We see that 2.1 above is the only case in which adding an edge (u, v) can be useful. Furthermore, it seems that the more bridges we can find in a single path in G, the more of them we can neutralise by choosing to connect the endpoints of that path.

So it seems like "Find the path in G that contains the most bridges" might be the right criterion. But first we need to ask ourselves: Does the number of bridges in a path P accurately count the number of bridges eliminated by adding an edge from the start of P to the end? (We know that adding such an edge must eliminate at least those bridges, but perhaps some others are also eliminated as a "side effect" -- and if so, then we need to count them somehow to make sure that we add the edge that eliminates the most bridges overall.)

Happily the answer is that no other bridges are eliminated. This time I'll do the proof myself.

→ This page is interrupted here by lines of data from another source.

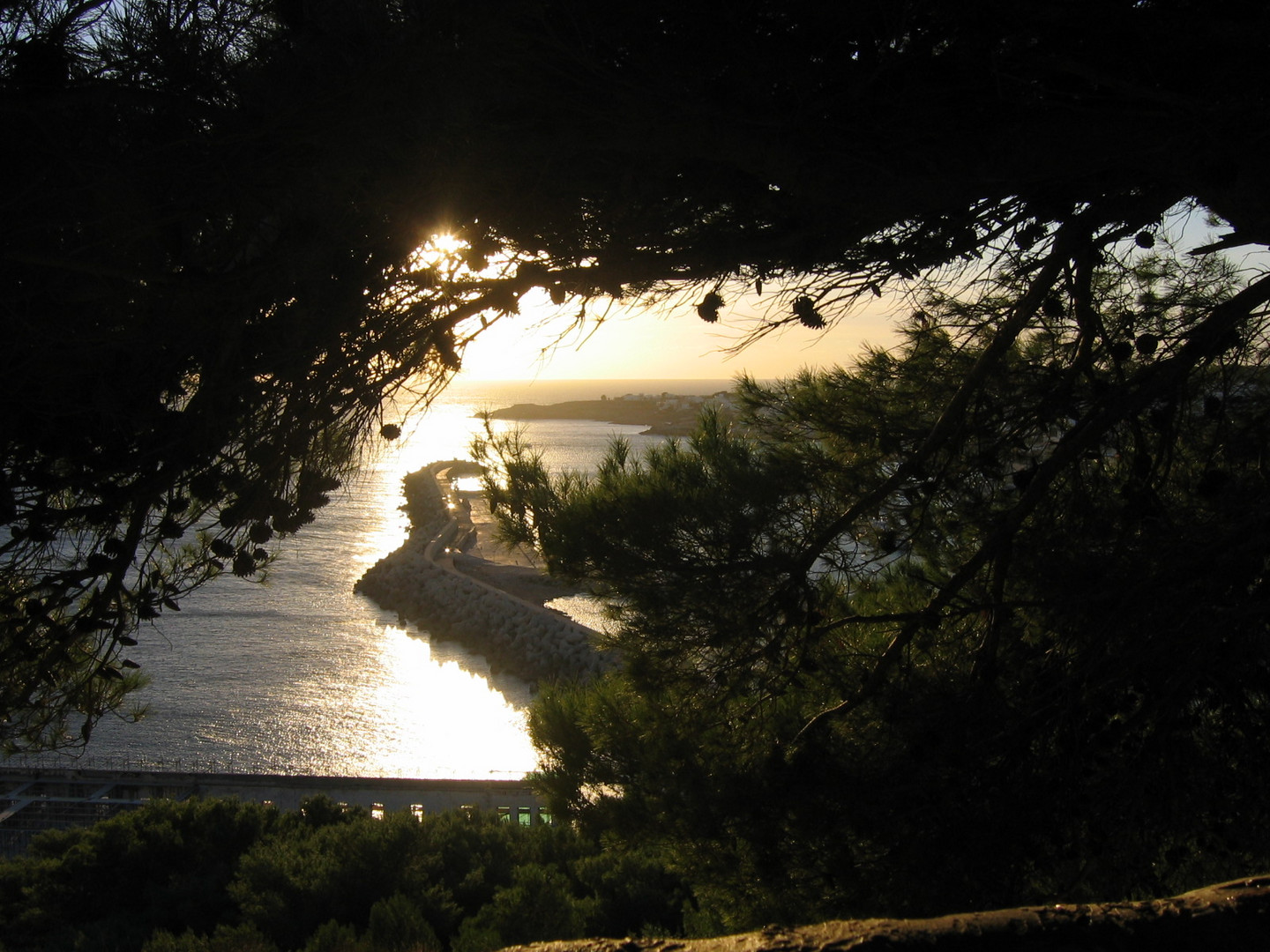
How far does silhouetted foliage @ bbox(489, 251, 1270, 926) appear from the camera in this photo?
2.32 m

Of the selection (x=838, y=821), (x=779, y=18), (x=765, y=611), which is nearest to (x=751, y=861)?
(x=838, y=821)

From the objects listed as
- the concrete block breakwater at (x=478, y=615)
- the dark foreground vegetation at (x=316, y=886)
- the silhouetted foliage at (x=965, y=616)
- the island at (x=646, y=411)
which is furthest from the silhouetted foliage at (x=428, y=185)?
the concrete block breakwater at (x=478, y=615)

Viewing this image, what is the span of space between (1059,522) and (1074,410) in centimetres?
36

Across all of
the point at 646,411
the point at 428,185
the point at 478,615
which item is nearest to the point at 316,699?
the point at 478,615

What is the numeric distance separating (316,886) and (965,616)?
4575 millimetres

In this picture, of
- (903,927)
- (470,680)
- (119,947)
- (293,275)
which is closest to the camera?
(903,927)

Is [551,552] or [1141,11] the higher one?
[1141,11]

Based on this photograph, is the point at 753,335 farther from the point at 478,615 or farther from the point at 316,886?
the point at 478,615

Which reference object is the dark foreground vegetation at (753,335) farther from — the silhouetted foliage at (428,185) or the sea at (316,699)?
the sea at (316,699)

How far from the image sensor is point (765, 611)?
2.65 m

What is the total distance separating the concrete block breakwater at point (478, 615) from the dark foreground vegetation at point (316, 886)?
12.8 ft

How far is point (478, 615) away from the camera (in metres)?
15.6

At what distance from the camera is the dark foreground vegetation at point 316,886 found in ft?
16.0

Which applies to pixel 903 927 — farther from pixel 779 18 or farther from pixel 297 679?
pixel 297 679
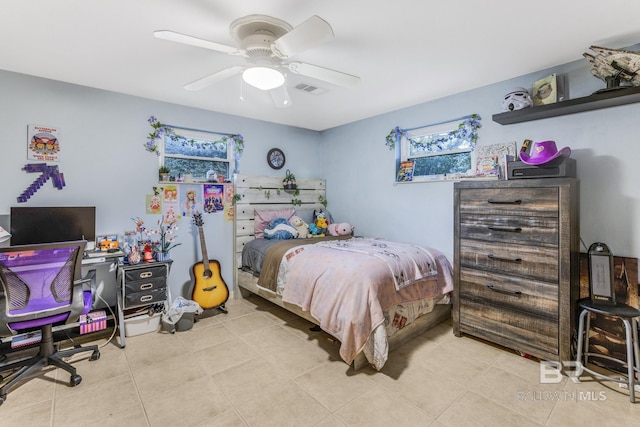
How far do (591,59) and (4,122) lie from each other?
15.7 ft

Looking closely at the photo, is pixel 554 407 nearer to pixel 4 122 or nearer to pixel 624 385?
pixel 624 385

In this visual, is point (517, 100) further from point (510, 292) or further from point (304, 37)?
point (304, 37)

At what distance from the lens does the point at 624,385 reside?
2068mm

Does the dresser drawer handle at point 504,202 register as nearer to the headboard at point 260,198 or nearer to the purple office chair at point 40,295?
the headboard at point 260,198

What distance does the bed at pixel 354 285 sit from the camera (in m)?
2.20

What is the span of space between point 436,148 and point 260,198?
2.36m

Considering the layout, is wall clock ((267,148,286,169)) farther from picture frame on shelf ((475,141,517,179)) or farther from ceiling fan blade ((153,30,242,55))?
picture frame on shelf ((475,141,517,179))

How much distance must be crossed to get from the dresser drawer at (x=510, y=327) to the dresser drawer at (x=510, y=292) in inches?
1.4

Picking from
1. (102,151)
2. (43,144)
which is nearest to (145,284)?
(102,151)

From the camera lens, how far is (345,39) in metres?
2.16

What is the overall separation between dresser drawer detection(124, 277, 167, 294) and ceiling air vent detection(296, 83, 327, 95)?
7.76 feet

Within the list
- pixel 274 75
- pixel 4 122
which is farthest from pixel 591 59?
pixel 4 122

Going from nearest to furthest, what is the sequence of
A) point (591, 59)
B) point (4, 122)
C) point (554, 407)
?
point (554, 407) → point (591, 59) → point (4, 122)

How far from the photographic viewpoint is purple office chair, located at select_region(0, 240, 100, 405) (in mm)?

Suppose that there is a path P from u to v, and suppose to the contrary that adding the edge (u, v) would eliminate a bridge (x, y) that is not on P. Then it must be that the single edge (x, y) is the only path from x to y, and that adding (u, v) would create a second path Q from x, via the edge (u, v) in either direction, to y that avoids the edge (x, y). But for any such Q, we could replace the edge (u, v) in Q with the path P, which from our initial assumption avoids (x, y), and still get a path Q' from x to y that avoids the edge (x, y) -- this means that (x, y) must have already been connected by two edge-disjoint paths (namely the single edge (x, y) and Q'), so it could not have been a bridge in the first place. Since this is a contradiction, it follows that no such "removed as a side effect" bridge (x, y) can exist.

So "Find the path in G that contains the most bridges, and add an edge between its endpoints" definitely gives the right answer -- but there is still a problem: this sounds a lot like the Longest Path problem, which is NP-hard for general graphs, and therefore slow to solve.

However, there is a way out. (There must be: you already have an O(V^2*E) algorithm, so it can't be that your problem is NP-hard :-) ) Think of the biconnected components in your input graph G as being vertices in another graph G'. What do the edges between these vertices (in G') correspond to in G? Do they have any particular structure? Final (big) hint: What is a critical path?